_Exercise aim_
Copy the lines below word for word, leaving out the pictures.
== Task material ==
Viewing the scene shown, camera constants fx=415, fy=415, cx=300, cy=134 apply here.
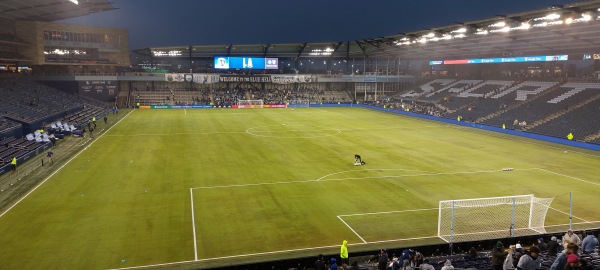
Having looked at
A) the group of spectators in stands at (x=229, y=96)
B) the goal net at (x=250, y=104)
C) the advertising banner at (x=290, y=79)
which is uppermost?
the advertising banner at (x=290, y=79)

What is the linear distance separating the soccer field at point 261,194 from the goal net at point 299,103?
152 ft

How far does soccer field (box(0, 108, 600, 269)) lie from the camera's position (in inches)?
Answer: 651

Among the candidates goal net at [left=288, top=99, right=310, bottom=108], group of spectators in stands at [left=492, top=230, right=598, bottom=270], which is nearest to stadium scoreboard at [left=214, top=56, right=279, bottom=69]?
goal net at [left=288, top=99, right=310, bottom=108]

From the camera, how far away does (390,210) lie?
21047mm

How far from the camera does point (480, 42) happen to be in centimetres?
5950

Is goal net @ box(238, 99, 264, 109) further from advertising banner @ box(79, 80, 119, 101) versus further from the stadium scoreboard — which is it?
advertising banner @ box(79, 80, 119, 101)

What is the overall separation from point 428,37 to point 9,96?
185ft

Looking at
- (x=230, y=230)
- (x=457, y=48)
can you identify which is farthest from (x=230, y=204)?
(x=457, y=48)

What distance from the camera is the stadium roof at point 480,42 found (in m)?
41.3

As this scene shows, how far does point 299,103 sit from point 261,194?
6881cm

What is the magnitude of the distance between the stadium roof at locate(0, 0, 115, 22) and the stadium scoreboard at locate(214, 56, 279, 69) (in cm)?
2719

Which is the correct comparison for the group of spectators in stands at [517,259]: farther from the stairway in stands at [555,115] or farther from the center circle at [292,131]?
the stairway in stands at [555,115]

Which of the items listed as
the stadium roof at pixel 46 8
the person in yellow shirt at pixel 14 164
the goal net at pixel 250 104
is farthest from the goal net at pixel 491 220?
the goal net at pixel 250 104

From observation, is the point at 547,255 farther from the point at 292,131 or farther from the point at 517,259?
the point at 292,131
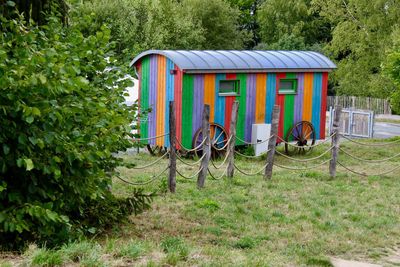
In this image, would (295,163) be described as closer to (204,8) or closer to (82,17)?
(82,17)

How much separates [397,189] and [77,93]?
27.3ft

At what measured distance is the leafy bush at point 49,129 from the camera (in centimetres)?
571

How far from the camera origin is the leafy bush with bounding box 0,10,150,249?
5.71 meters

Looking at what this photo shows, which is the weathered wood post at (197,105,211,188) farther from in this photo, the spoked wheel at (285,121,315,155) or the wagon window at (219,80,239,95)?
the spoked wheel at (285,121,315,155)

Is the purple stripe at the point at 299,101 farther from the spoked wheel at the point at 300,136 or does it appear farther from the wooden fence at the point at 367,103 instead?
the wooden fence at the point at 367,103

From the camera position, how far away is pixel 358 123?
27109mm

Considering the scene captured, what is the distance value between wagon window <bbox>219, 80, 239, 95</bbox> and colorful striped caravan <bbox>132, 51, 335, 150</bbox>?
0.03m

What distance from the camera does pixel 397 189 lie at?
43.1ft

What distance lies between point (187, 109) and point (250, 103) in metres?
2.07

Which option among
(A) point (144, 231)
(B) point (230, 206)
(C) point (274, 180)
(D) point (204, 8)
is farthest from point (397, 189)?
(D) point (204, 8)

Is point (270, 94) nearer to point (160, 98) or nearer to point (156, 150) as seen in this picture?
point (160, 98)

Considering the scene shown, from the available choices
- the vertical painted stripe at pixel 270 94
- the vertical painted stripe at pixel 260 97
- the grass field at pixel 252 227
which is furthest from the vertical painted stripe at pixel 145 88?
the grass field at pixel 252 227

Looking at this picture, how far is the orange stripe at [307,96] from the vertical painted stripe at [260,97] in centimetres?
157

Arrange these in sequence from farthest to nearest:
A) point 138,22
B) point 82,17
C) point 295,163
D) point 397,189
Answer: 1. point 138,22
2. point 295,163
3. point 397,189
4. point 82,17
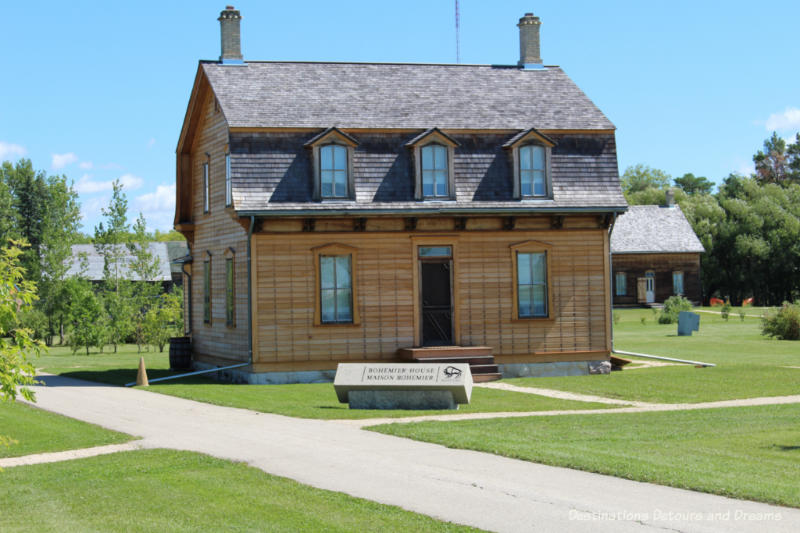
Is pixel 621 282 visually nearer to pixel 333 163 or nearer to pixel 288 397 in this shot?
===
_Solution to this task_
Viewing the scene shown, camera constants fx=415, fy=415, cx=300, cy=134 apply here.
Having looked at
A) the group of spectators in stands at (x=229, y=96)
B) the goal net at (x=250, y=104)
C) the advertising banner at (x=290, y=79)
which is uppermost?
the advertising banner at (x=290, y=79)

What is the linear distance separating the soccer field at point 261,194 from the goal net at point 299,103?
152 ft

How far does soccer field (box(0, 108, 600, 269)) lie from the camera's position (in inches)?
Answer: 651

Among the candidates goal net at [left=288, top=99, right=310, bottom=108], group of spectators in stands at [left=492, top=230, right=598, bottom=270], which is nearest to stadium scoreboard at [left=214, top=56, right=279, bottom=69]?
goal net at [left=288, top=99, right=310, bottom=108]

From the camera, how far away does (390,210) lie?
21047mm

How far from the camera does point (480, 42) happen to be in centimetres?
5950

Is goal net @ box(238, 99, 264, 109) further from advertising banner @ box(79, 80, 119, 101) versus further from the stadium scoreboard — which is it?
advertising banner @ box(79, 80, 119, 101)

What is the overall separation from point 428,37 to point 9,96?
185ft

Looking at
- (x=230, y=230)
- (x=457, y=48)
can you identify which is farthest from (x=230, y=204)?
(x=457, y=48)

What distance from the camera is the stadium roof at point 480,42 found (in m)?
41.3

As this scene shows, how far does point 299,103 sit from point 261,194?
6881cm

What is the magnitude of the distance between the stadium roof at locate(0, 0, 115, 22) and the stadium scoreboard at locate(214, 56, 279, 69) (in cm)?
2719

Which is the correct comparison for the group of spectators in stands at [517,259]: farther from the stairway in stands at [555,115] or farther from the center circle at [292,131]?
the stairway in stands at [555,115]

Which of the items listed as
the stadium roof at pixel 46 8
the person in yellow shirt at pixel 14 164
the goal net at pixel 250 104
is farthest from the goal net at pixel 491 220?
the goal net at pixel 250 104

From observation, is the point at 547,255 farther from the point at 292,131 or farther from the point at 517,259?
the point at 292,131
In this image, would (295,163) be described as closer to (204,8) or closer to (82,17)?
(82,17)

How much separates [397,189] and [77,93]?
27.3ft

At what measured distance is the leafy bush at point 49,129 from the camera (in centimetres)?
571

How far from the camera origin is the leafy bush with bounding box 0,10,150,249?
5.71 meters

Looking at what this photo shows, which is the weathered wood post at (197,105,211,188) farther from in this photo, the spoked wheel at (285,121,315,155) or the wagon window at (219,80,239,95)?
the spoked wheel at (285,121,315,155)

Is the purple stripe at the point at 299,101 farther from the spoked wheel at the point at 300,136 or does it appear farther from the wooden fence at the point at 367,103 instead?
the wooden fence at the point at 367,103

From the camera position, how far away is pixel 358 123?
27109mm

Considering the scene captured, what is the distance value between wagon window <bbox>219, 80, 239, 95</bbox> and colorful striped caravan <bbox>132, 51, 335, 150</bbox>?
0.03m

What distance from the camera does pixel 397 189 lie at?
43.1ft

What distance lies between point (187, 109) and point (250, 103) in metres?
2.07

Which option among
(A) point (144, 231)
(B) point (230, 206)
(C) point (274, 180)
(D) point (204, 8)
is farthest from point (397, 189)?
(D) point (204, 8)

Is point (270, 94) nearer to point (160, 98) or nearer to point (156, 150) as seen in this picture?
point (160, 98)

Considering the scene shown, from the available choices
- the vertical painted stripe at pixel 270 94
- the vertical painted stripe at pixel 260 97
- the grass field at pixel 252 227
which is furthest from the vertical painted stripe at pixel 145 88?
the grass field at pixel 252 227

Looking at this picture, how far is the orange stripe at [307,96] from the vertical painted stripe at [260,97] in centimetres?
157

Arrange these in sequence from farthest to nearest:
A) point 138,22
B) point 82,17
C) point 295,163
D) point 397,189
Answer: 1. point 138,22
2. point 295,163
3. point 397,189
4. point 82,17
Is pixel 621 282 visually nearer to pixel 333 163 or nearer to pixel 288 397 in this shot?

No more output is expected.